В конце 80-х отец все чаще стал думать об эмиграции, и тем летом (хотя до того в планах его рассматривалась только Америка – и совсем непонятно было, что замечательного мы сможем извлечь из владения полуразрушенным домом, на ремонт которого, естественно, у нас не было ни гроша, и двумя гектарами земли, усаженной низкорослыми деревцами, с мелкими фонариками, сочащимися кислой оскоминой на прикусе) он решил, что необходимо срочно уже сейчас напомнить через Инюрколлегию муниципалитету г. <…>, что мы – владельцы и, таким спешным образом, начать оформление своего статуса.Ночь . На пути в Дербент – керосиновые сумерки над станцией Баладжары. Первый накат маслянистой, как нефть на песчаном срезе, ночи: искристый ломоть паюсной икры.
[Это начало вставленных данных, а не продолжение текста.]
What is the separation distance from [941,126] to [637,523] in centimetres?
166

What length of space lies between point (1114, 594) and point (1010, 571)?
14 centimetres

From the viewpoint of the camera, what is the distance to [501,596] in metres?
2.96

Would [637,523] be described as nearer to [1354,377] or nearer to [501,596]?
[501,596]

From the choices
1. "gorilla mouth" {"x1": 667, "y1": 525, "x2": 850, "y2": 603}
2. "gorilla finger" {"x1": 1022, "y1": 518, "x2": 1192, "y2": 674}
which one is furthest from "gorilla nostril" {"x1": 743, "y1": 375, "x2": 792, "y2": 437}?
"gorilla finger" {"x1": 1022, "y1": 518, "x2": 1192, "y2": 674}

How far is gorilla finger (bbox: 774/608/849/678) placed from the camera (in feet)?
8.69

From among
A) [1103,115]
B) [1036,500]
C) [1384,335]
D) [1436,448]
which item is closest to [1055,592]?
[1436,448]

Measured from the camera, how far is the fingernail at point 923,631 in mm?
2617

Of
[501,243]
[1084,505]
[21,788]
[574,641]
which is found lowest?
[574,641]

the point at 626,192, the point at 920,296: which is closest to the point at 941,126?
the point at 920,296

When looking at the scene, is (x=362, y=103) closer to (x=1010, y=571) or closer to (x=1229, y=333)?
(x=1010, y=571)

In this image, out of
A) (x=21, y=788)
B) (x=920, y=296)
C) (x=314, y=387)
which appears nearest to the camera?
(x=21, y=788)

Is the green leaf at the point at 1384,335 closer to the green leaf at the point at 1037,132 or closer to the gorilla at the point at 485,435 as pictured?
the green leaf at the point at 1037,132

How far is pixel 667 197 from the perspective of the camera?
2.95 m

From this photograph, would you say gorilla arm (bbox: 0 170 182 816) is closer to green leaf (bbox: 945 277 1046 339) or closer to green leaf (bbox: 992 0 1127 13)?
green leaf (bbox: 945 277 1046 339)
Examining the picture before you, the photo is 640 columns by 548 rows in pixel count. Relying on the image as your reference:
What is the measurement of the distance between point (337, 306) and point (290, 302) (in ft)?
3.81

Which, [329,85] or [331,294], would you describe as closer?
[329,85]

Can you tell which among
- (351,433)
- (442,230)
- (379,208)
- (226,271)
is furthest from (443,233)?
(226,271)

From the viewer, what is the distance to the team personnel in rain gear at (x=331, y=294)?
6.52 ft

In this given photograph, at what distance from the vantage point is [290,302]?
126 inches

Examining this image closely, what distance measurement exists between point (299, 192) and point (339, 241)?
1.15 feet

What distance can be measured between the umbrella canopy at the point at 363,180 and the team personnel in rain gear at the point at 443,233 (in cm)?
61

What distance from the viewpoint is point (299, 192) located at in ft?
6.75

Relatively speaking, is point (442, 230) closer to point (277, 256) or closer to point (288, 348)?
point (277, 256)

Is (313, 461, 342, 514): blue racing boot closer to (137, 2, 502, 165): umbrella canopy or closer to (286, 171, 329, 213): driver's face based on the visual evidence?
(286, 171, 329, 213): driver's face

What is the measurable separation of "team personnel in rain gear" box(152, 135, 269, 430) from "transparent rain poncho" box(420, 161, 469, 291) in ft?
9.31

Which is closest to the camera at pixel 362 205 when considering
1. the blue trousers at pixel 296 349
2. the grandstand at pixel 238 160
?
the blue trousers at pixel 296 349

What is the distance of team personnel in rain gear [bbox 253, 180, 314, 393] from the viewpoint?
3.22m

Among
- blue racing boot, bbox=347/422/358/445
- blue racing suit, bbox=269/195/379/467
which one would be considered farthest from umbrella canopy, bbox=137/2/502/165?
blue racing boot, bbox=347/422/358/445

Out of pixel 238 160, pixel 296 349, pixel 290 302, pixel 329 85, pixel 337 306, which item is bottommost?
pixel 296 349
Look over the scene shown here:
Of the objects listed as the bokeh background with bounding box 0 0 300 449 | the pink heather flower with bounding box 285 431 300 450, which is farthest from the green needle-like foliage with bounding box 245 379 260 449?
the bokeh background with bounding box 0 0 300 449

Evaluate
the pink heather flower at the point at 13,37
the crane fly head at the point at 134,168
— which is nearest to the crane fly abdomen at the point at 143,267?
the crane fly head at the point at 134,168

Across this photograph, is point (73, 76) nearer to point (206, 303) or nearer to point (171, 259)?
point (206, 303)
В ожидании, когда прицепят локомотив, который потянет на Ростов их вагоны, пассажиры, перенеся осаду дневного зноя, стали располагаться на ночь.
Раскладываются тюки, одеяла, подушки, расчищается место для сна от камешков и верблюжьих колючек.
Бабай, бормоча тюркское свое бормотание лишь с одним знакомым Генриетте словом «ала», разбрасывает вокруг себя клочки овчины – для защиты от фаланг и опасных весной скорпионов. Его заросшая хрипом гортань монотонно и цепко мечет вокруг себя слова – клочки заклинания.
Известное ей «ала» Генриетте слышится сложным, произносимым знаком препинания. Ей не хочется спать, она сидит по-турецки на пледе, держа на коленях спящую Олю.
Обмакнув взгляд в небо ночи, она проникает в густое и теплое море: вон та звезда ближе, а эта дальше.
У Генриетты кружится голова от покачивания опрокинутого объема взгляда.
Уже вовсю, как мягкий прибой, разошлись цикады; Юпитер подрагивает, словно маяк, над горизонтом; низкий месяц норовит буйком качнуться на спинку.
Время от времени слышится приближающийся, исчезающий шелест невидимого шара «перекати-поля».
Поезд то ли не вышел еще из Баку, то ли он, вытесненный ожиданием, не существует.
Запах нефти стал пропадать на время, относимый в сторону оживающим ветерком…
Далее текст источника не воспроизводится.